In RA, inflammation occurs and the synovium becomes thicker and full of cells and is called pannus. Pannus has unique characteristics, and, like a cancer, it can invade the cartilage and bone. Over time, this invasion causes the deformation of the joints commonly seen in RA. The hyperplastic cells in the synovium are called fibroblast-like synoviocytes (FLS) which cause the formation of the synovial pannus and the cancer-like invasiveness seen in the disease.3 The number of vanilloid receptors (TRPV2) on the synoviocytes in RA in increased, and is very high when invasion of the joint by the pannus is present.3 When an agonist (a compound that will stimulate a receptor) binds to TRPV2, the invasiveness of FLS decreases, inflammatory cell inflammation decreases, joint damage is reversed, and the amount of pain decreases.3 Because CBD is a TRPV2 agonist, it is seen to be a prime candidate for treating RA.4 In addition, the inflammation within the joint causes the chondrocytes to release MMPs (enzymes that break down the proteins in collagen) which cause destruction of the collagen matrix and ultimately the collagen itself.
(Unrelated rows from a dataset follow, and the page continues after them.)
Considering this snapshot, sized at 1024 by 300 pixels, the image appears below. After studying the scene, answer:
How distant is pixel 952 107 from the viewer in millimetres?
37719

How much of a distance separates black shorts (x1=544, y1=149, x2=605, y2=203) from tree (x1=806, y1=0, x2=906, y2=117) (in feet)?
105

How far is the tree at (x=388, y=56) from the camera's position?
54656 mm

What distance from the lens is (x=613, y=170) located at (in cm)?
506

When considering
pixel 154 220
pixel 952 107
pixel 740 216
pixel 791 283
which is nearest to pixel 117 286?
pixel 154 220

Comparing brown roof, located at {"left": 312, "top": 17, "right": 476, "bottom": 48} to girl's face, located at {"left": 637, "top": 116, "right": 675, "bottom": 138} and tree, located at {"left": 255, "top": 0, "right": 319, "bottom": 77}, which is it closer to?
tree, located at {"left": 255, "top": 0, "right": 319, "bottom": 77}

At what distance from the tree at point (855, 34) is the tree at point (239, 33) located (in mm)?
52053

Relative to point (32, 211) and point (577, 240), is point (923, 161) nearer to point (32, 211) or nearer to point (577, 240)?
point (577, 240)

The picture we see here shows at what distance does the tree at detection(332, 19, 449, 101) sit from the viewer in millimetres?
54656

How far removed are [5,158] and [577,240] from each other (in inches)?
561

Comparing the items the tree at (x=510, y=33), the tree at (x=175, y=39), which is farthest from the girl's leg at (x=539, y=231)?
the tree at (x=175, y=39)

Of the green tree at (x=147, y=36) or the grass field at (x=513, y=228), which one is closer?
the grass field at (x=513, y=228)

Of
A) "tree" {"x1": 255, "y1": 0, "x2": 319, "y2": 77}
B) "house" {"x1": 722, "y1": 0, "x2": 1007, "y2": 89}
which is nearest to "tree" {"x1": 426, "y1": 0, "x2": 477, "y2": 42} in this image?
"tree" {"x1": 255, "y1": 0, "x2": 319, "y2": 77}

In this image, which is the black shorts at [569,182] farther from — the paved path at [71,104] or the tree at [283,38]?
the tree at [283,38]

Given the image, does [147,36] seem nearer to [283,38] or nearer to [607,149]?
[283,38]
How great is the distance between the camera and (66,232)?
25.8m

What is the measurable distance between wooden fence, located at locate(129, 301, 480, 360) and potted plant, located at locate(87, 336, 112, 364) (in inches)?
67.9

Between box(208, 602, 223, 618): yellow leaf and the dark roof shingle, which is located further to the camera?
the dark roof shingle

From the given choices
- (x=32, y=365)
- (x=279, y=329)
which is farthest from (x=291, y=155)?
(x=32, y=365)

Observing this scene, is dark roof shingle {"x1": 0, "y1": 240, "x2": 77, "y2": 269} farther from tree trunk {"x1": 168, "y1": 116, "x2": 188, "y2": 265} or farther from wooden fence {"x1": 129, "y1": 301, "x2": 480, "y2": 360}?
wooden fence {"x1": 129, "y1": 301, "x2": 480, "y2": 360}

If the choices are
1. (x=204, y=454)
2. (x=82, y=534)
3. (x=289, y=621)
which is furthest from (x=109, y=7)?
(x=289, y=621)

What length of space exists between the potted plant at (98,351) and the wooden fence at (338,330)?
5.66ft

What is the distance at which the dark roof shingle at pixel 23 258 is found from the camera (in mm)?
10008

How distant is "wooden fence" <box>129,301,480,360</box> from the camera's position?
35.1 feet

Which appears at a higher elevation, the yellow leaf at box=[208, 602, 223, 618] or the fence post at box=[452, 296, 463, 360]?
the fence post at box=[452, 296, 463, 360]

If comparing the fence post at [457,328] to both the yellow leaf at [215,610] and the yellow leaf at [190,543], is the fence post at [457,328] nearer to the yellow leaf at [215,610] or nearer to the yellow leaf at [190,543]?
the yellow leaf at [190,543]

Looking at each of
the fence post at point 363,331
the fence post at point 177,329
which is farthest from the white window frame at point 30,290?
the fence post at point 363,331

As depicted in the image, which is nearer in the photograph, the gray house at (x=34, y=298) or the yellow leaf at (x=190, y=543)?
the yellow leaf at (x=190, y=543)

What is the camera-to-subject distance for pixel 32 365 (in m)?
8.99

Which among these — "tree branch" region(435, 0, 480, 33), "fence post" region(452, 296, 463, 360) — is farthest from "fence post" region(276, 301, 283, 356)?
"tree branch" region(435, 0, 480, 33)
When inflammation decreases the MMP’s decrease and the joint improves.5
Although RA is a systemic disease, most modern therapy is directed to relieving the pain and stiffness in the joints. On the systemic inflammation and autoimmunity, CBD has the potential to reduce inflammation and its effect on the immune system is well known.6 Therefore, CBD has the potential to improve the pain (see Pain: inflammatory pain), the joint abnormalities, and the systemic features of RA. In a study of RA patients, Savitex (a drug containing both THC and CBD) was found to significantly improve overall pain, pain on movement, pain at rest, quality of sleep, and disease activity.7
The basic science and limited human studies along with numerous anecdotal reports of patients with RA suggest the CBD can be very helpful in treating the symptoms and reversing the damage of RA. However, at this time the FDA has not approved CBD for the treatment of RA.
- Arthritis Foundation, Rheumatoid Arthritis, Viewed 9/7/2018, 1355 Peachtree St NE, Suite 600
Atlanta,GA 30309. < https://www.arthritis.org/about-arthritis/types/rheumatoid-arthritis/>.
- Zhang X, etal. The oral and gut mmicrobiomes are perturbed in rheumatoid arthritis and partl normalized after treatment. Nature Medicine. 2015;21:895-905.
- Laragione T, etal. The cation channel TRPV2 is a new suppressor of arthritis severity, joint damage and synovial fibroblast invasion. Clin Immunol 2015;158(2):183-92.
- Qin N, etal TRPV2 is activated by cannabidiol and mediates CGRP release in cultured rat dorsal root ganglion neurons. J Neurosci 2008;28(24):6231-8.
- Reed KN, etal. The role of mitochondrial reactive oxygen species in cartilage matrix destruction. Mol Cell Biochem. 2014;397(1-2): 195-201.
- Rieder S, etal. Cannabinoid-induced apoptosis in immune cells as a pathway to immunosuppression. Immunobiology 2010;215(8):598-605.
- Blake DR, etal. Preliminary assessment of the efficacy, tolerability and safety of a cannabis-based medicine (Sativex) in the treatment of pain cause by rheumatoid arthritis. Rheumatology (Oxford). 2006;45(1):50-2.